■ Aim of the task ■
Only one span of the listing below is wanted: the lines from the one with "order: Accipitriformes" through the one with "category: harrier", reproduced exactly, both ends kept.

■ Extracted entries ■
BEGIN

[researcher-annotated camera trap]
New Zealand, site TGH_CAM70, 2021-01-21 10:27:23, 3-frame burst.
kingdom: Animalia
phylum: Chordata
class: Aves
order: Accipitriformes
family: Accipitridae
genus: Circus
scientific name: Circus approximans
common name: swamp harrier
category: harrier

END
BEGIN

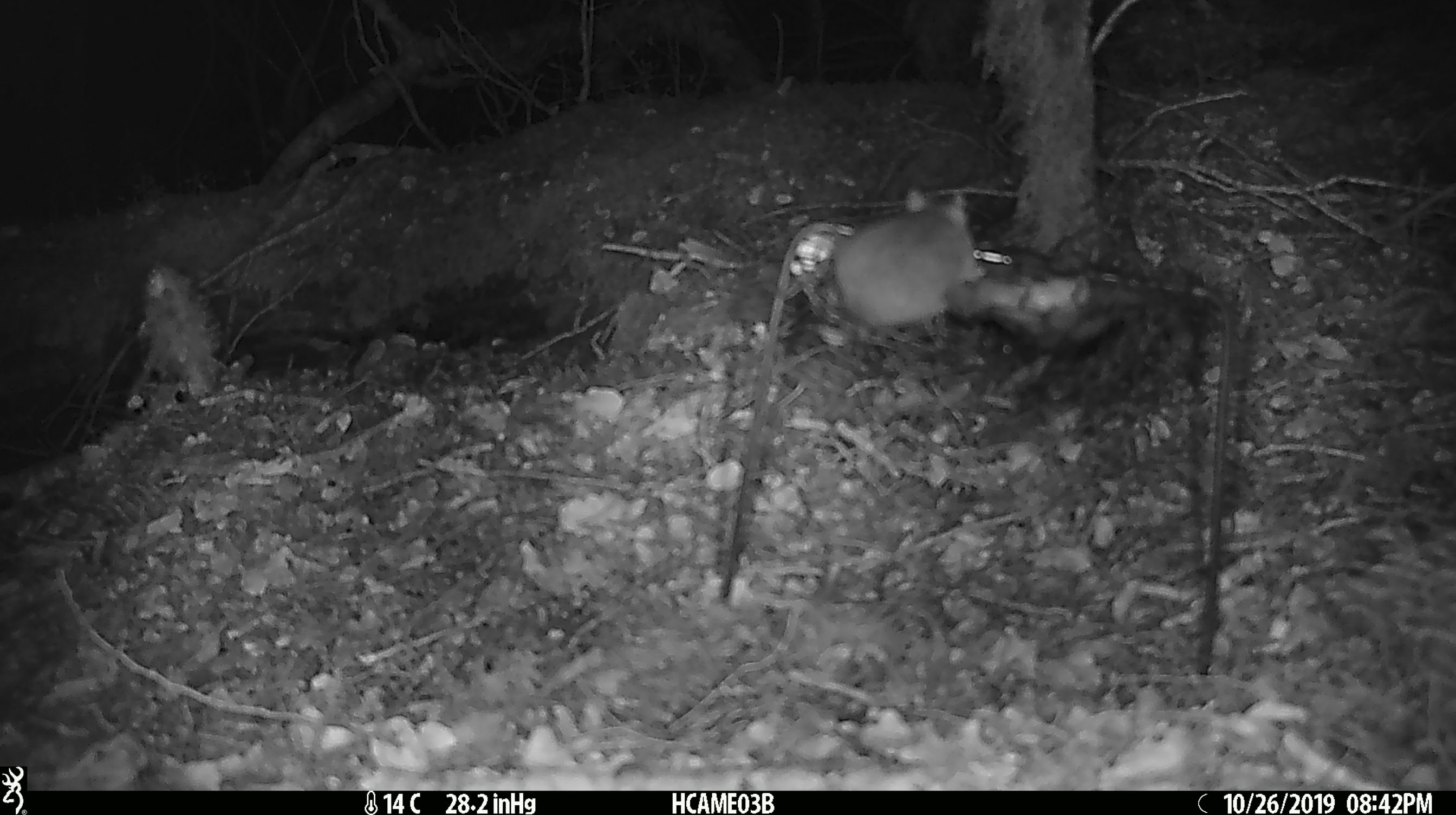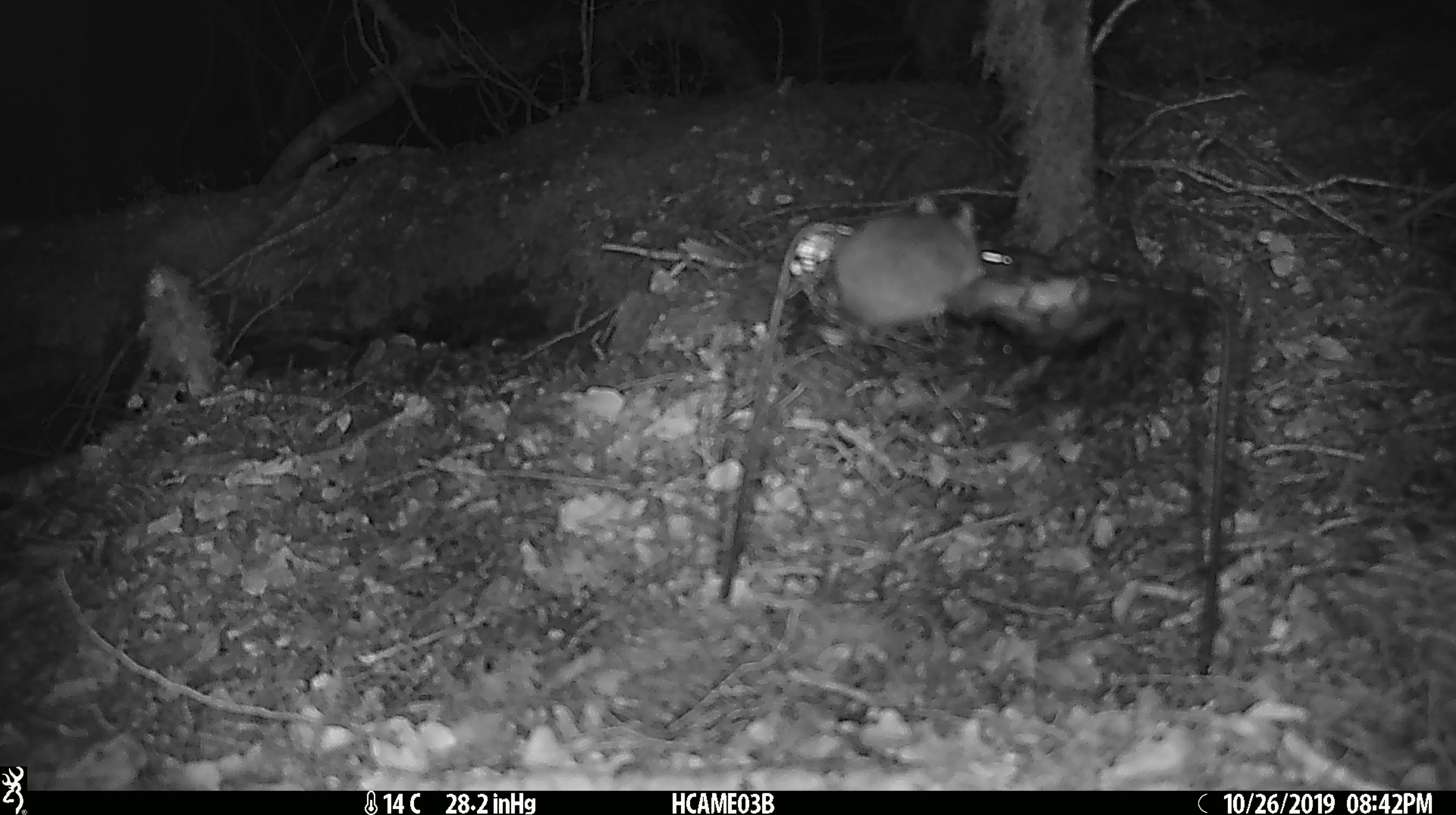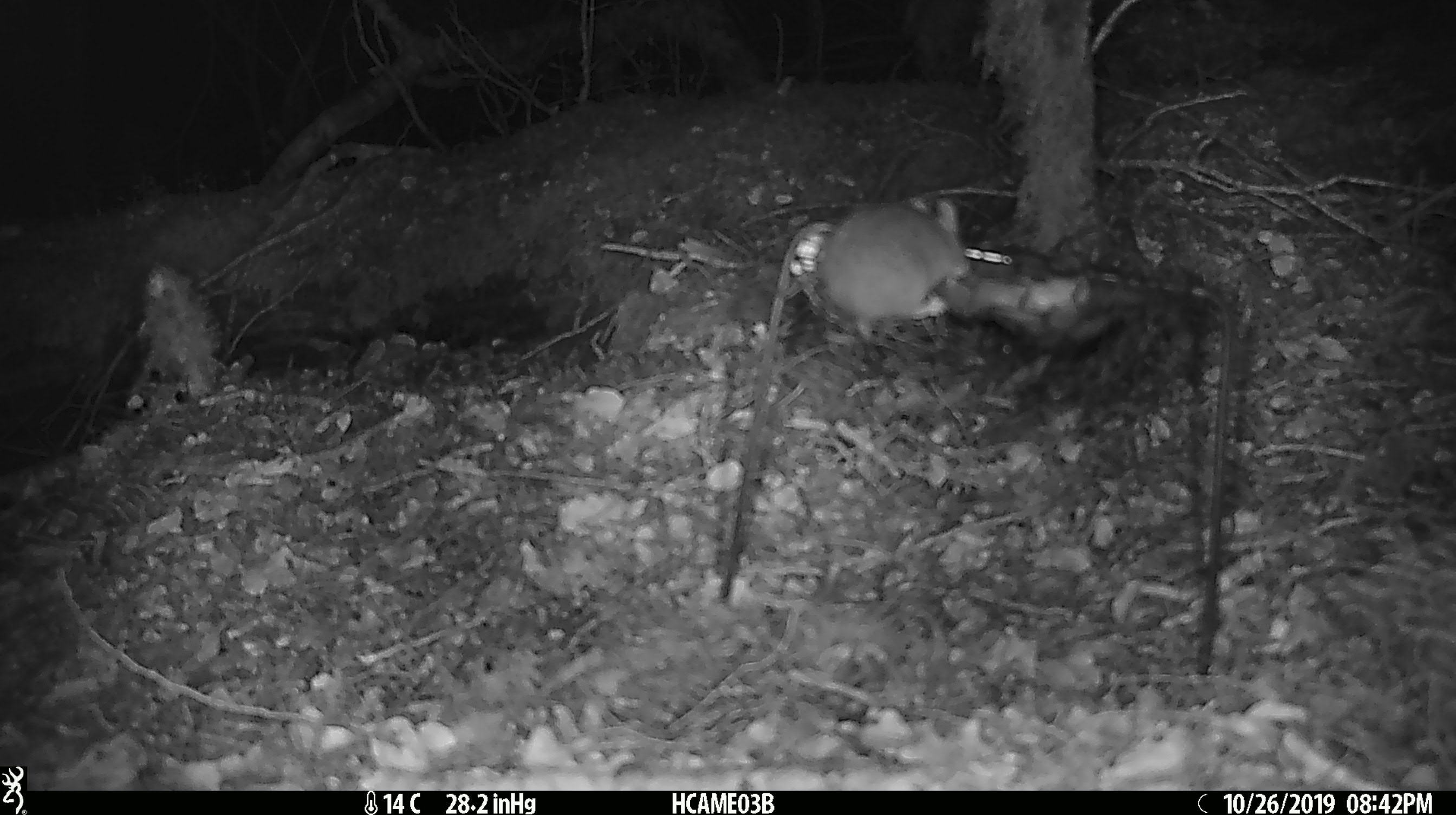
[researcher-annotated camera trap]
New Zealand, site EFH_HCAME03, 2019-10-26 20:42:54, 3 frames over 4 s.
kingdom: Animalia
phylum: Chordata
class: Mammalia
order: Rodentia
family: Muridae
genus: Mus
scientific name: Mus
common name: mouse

END

■ Expected answer ■
order: Accipitriformes
family: Accipitridae
genus: Circus
scientific name: Circus approximans
common name: swamp harrier
category: harrier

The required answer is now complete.